L’Anci esibisce dati: nel 2017 sono stati 6.500 i procedimenti aperti per abuso d’ufficio; di questi, solo 57 sono finiti con condanne definitive. Nel 2018, di 7.133 aperti ben 6.142 sono stati archiviati. Condanne in meno di un caso su cento. L’ufficio studi aggiorna in continuazione il database delle storie di primi cittadini sospesi e poi prosciolti.

Casi famosi, come quello di Stefania Bonaldi, di Crema, indagata per lesioni colpose nell’ottobre 2020 (un bambino si era schiacciato le dita in una porta di un asilo comunale). Proprio lunedì è arrivata la motivazione dell’archiviazione: non c’era «nessuna colpa specifica o generica».

Ma l’Anci fornisce anche un corposo fascicolo di storie meno note. Dopo la sospensione di Falcomatà, poi condannato in primo grado per abuso di ufficio, hanno firmato una proposta di modifica della Severino la responsabile Giustizia Pd Anna Rossomando, Dario Parrini, Franco Mirabelli, Alfredo Bazoli, Stefano Ceccanti e Andrea Giorgis. Letta è con loro.

La legge è in commissione alla Camera, e stamattina Ceccanti riproporrà di esaminarla: «Quando si tratta di sentenze definitive è un conto, ma per amministratori comunali e regionali la legge non va bene: vengono colpiti da sospensione per sentenze non definitive».

Ma i tempi sono lunghi. E a velocizzarli, fin qui, non è servito né il fatto che c’è contrasto rispetto alla stessa legge che impone la decadenza per ministri e parlamentari che però siano stati condannati in via definitiva a più di due anni. Né che a chiedere di cambiare la norma sia stata la stessa ex ministra della Giustizia Paola Severino e l’ex ministro Filippo Patroni Griffi.
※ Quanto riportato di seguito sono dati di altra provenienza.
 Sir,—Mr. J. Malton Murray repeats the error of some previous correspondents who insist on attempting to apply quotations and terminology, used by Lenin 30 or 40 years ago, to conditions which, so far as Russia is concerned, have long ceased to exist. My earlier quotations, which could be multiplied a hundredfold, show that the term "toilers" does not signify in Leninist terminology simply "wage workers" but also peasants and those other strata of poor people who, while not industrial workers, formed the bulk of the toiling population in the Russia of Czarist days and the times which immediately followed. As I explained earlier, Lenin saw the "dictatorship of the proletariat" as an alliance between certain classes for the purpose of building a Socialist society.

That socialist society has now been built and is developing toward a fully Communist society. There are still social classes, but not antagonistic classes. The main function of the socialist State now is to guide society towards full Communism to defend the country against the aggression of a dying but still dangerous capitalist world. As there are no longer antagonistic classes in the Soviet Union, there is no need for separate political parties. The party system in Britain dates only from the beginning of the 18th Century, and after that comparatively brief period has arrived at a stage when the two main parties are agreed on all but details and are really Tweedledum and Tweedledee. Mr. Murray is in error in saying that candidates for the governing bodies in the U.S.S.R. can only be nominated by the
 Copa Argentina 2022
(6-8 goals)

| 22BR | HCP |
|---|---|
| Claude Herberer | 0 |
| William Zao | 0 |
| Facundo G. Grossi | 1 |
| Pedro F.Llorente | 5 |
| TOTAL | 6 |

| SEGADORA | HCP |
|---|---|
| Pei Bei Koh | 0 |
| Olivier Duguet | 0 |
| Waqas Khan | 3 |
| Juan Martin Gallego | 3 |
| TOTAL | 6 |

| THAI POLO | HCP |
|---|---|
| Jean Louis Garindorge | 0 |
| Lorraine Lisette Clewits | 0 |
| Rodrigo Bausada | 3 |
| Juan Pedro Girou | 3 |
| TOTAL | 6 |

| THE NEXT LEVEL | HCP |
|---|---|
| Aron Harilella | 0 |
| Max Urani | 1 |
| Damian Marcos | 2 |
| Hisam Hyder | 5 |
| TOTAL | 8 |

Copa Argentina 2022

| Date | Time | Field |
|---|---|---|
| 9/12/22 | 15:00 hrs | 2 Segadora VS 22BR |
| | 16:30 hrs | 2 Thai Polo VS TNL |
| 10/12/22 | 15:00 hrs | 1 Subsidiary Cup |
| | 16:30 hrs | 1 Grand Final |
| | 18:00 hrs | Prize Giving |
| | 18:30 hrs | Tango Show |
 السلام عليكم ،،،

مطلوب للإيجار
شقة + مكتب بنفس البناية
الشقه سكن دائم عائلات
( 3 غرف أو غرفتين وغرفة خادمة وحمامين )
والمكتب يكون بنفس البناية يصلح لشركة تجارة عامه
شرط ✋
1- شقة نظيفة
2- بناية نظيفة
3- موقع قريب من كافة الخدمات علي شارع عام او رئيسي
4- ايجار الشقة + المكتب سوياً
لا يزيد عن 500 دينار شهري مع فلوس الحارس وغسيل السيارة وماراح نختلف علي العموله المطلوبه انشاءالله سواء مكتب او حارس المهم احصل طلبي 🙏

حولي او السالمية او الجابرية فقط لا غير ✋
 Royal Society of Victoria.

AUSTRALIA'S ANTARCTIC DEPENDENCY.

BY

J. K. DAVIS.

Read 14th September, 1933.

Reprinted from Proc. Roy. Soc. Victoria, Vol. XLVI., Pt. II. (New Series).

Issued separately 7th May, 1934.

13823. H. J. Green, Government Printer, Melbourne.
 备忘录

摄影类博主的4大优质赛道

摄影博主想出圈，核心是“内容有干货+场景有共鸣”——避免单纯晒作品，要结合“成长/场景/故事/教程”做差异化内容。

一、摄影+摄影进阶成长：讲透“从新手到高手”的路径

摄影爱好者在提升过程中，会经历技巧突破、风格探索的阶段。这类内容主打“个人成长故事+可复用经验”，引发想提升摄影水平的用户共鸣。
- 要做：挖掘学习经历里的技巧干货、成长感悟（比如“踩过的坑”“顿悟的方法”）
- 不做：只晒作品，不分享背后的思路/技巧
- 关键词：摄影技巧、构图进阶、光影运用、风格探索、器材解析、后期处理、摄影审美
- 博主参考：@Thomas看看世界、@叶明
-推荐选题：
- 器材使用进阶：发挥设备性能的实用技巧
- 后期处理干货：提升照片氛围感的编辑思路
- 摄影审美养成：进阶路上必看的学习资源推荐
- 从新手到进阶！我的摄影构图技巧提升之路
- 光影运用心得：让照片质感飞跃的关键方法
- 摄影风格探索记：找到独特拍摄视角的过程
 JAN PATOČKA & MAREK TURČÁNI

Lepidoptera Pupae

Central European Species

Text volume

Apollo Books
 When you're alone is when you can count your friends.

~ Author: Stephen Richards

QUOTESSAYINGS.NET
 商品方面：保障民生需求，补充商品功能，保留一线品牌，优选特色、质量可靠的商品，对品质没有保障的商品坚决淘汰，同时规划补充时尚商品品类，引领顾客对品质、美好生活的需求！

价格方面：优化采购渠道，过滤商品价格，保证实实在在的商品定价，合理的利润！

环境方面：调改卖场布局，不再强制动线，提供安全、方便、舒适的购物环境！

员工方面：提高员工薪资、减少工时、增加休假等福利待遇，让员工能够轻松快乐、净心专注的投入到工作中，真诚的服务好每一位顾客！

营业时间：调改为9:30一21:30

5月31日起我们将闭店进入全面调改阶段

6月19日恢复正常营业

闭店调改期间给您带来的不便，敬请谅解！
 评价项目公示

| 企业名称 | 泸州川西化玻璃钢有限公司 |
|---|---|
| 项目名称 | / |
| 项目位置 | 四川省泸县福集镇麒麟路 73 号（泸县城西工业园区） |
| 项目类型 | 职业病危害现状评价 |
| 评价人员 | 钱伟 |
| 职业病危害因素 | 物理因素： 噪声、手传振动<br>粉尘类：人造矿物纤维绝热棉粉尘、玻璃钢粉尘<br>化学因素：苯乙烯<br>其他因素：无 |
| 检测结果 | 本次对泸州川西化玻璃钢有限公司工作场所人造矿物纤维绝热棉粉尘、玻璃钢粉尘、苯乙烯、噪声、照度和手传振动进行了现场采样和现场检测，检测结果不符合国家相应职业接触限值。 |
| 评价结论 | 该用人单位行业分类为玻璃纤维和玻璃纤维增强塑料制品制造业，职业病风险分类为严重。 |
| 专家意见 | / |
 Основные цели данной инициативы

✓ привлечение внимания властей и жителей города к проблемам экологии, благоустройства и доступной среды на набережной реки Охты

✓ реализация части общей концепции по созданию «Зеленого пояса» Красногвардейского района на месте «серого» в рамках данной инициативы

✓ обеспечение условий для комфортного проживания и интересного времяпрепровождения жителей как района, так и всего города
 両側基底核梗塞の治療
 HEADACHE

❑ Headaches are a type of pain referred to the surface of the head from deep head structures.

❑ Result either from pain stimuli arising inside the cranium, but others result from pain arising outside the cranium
E nemmeno un ordine del giorno presentato da Enrico Costa, di Azione, che impegna il governo a modificare la legge sul punto dell’abuso di ufficio. Oggi Azione è per il sì ai referendum. Come Italia viva, Forza Italia, e come la Lega che li ha promossi insieme al Partito Radicale. Voteranno no, almeno ufficialmente, Pd, M5s e FdI.

E se la modifica non arriverà? «Valuteremo», risponde Ricci, «da qui a giugno c’è tempo. Facciamo appello ai parlamentare del nostro partito, se si temono conseguenze negative dell’abrogazione della Severino l’unica via è modificarla. Ma facciamo appello anche a quelli che la vogliono abrogare: il quorum non arriverà, se non stanno prendendo in giro gli italiani, anche per loro l’unica via è modificarla in parlamento».